Mots-clés : hygiène, stérilisation, déchets, unit dentaire, dispositif médical

Si le terme de « traçabilité » n’apparaît qu’à la fin des années 1980, sa pratique a déjà lieu depuis l’antiquité, notamment avec l’estampillage d’amphores de vin romaines [1]. Il s’agit d’une gestion des informations destinées à connaître l’origine d’un produit ou le déroulement d’actions. Ainsi, la traçabilité s’inscrit à la fois dans les champs de la qualité et de la sécurité, qui sont intimement liés.
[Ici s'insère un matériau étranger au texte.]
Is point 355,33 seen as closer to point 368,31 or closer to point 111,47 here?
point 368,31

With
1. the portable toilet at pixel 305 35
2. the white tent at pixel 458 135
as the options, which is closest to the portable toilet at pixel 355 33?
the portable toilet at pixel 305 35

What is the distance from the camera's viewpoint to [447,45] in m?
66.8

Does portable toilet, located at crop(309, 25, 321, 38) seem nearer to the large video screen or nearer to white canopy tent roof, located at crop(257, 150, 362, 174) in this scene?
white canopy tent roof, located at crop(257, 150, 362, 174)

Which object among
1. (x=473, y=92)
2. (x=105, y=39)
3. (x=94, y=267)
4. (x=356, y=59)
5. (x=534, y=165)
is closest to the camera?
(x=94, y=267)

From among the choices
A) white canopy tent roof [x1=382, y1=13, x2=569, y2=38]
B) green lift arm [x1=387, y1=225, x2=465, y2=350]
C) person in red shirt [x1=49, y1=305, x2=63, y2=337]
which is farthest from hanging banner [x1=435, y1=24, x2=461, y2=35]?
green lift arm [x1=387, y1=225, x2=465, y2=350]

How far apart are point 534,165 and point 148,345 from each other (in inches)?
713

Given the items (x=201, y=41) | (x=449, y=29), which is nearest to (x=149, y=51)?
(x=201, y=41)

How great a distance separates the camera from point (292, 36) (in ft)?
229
Une traçabilité rigoureuse permettra donc d’informer et de s’assurer que les étapes d’entretien des units ont été correctement effectuées, que les dispositifs médicaux ont correctement été éliminés ou traités, ou encore que les outils propres à ce traitement montrent des performances contrôlées. Obligatoire dans les cabinets dentaires par l’article r. 5212-1 et suivants du Code la santé publique [2, 3], la traçabilité permet un exercice sécurisant et rassurant tant pour les patients que pour l’équipe de soins, ainsi qu’une démarche qualité d’amélioration continue par l’analyse des informations à disposition.
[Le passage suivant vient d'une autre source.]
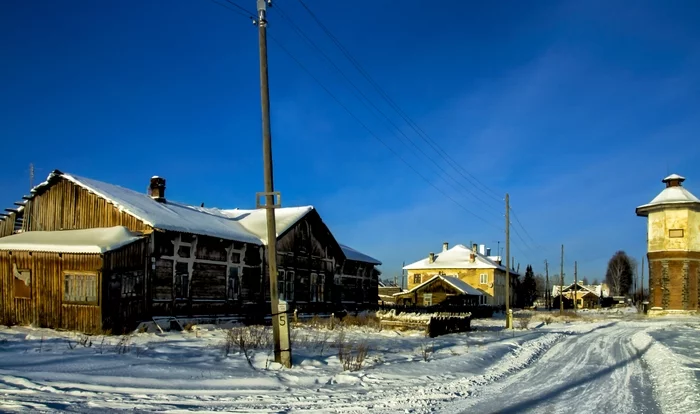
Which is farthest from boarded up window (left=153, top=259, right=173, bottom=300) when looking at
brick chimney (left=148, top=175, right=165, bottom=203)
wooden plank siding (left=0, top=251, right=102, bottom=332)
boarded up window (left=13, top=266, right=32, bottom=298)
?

Traçabilité de l’entretien du cabinet dentaire et des units

L’entretien de l’unit s’inscrit dans le cadre plus large de l’entretien des locaux du cabinet dentaire et a fortiori de la salle de soins. Ainsi, la traçabilité du nettoyage de chaque pièce du cabinet permet de connaître l’historique du traitement de l’environnement et d’apporter la preuve que celui-ci a bien été réalisé. Elle permet de responsabiliser et de valoriser le travail des assistantes dentaires ou des personnels d’entretien, et améliore la communication au sein de l’équipe. Les éléments à prendre en considération pour ce type de traçabilité sont : la date et l’horaire, la fréquence de réalisation, l’identification de la zone, l’identification de l’opérateur. une check-list à cocher est souvent préférable, car elle permet à l’opérateur d’effectuer un auto-contrôle des tâches réalisées. Le support peut être physique, comme des fiches papier de traçabilité consignées dans un classeur dévolu à chacune des pièces du cabinet ; le support peut aussi être informatique, en présentant un dossier propre à chaque pièce du cabinet, rempli par l’opérateur et consultable par tous les membres du cabinet. Il convient de définir ce point en amont avec la société d’entretien choisie, le cas échéant.
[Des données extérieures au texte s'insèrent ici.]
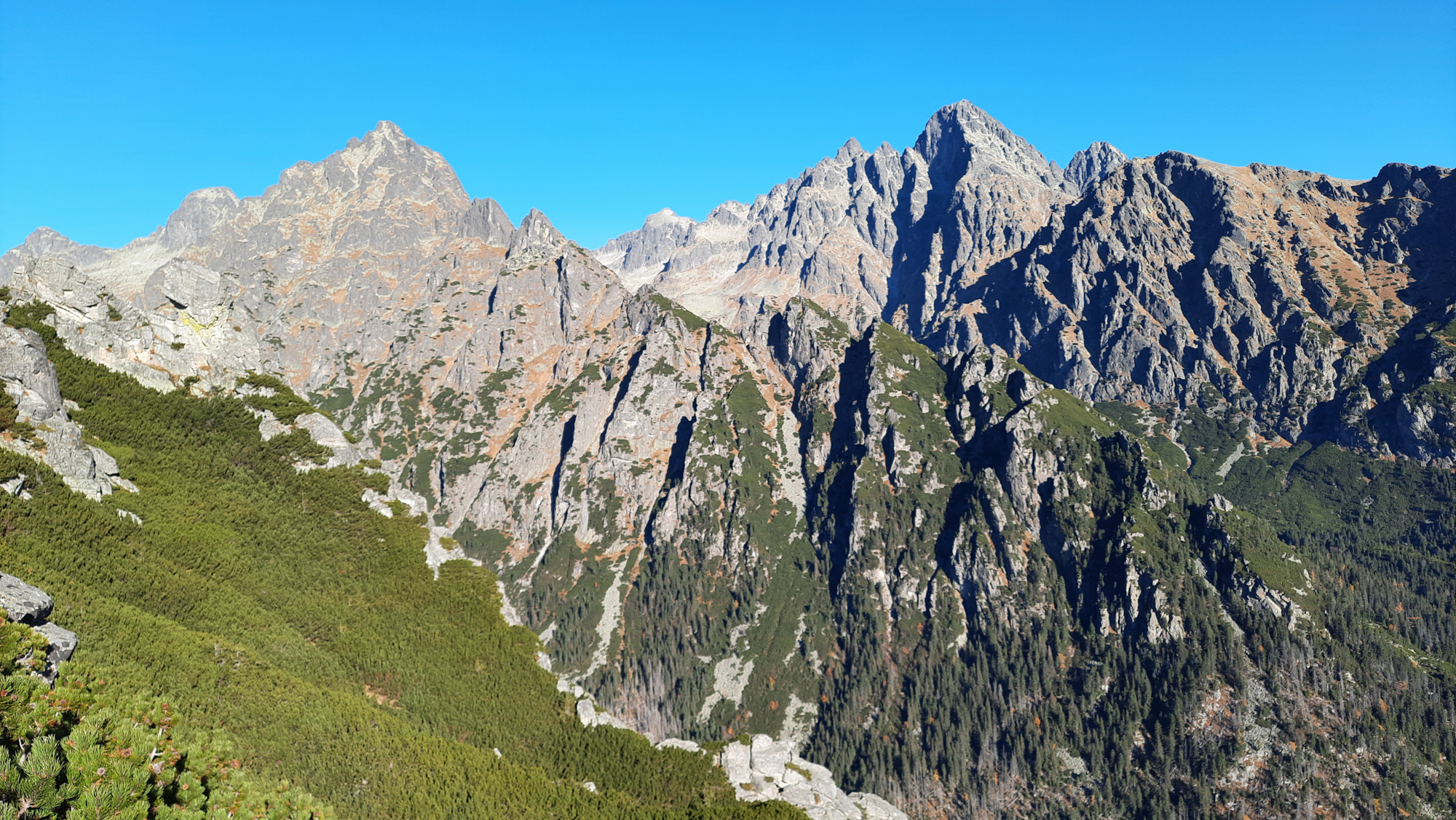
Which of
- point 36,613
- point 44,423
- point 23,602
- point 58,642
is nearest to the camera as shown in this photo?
point 58,642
Concernant la traçabilité de l’entretien des units, une fiche de traçabilité peut être élaborée et mise en application de la même manière que pour l’entretien des locaux. L’entretien des units étant toutefois plus spécifique que celui des locaux, et ayant lieu à une fréquence plus élevée car nécessaire entre chaque patient, ce sera l’assistante (ou le praticien) qui s’en chargera. Cette fiche, physique ou informatique, reprendra les éléments décrits dans le protocole d’entretien de l’unit, afin de n’en oublier aucun élément et de permettre un autocontrôle de l’opérateur [4, 5]. Elle peut prendre forme comme sur l’exemple utilisé au Pôle de Médecine et Chirurgie Bucco-dentaires des Hôpitaux universitaires de Strasbourg, présenté en figure 1.

entretien-des-units

Fig.1 : extrait de la fiche de traçabilité relative à l’entretien des units.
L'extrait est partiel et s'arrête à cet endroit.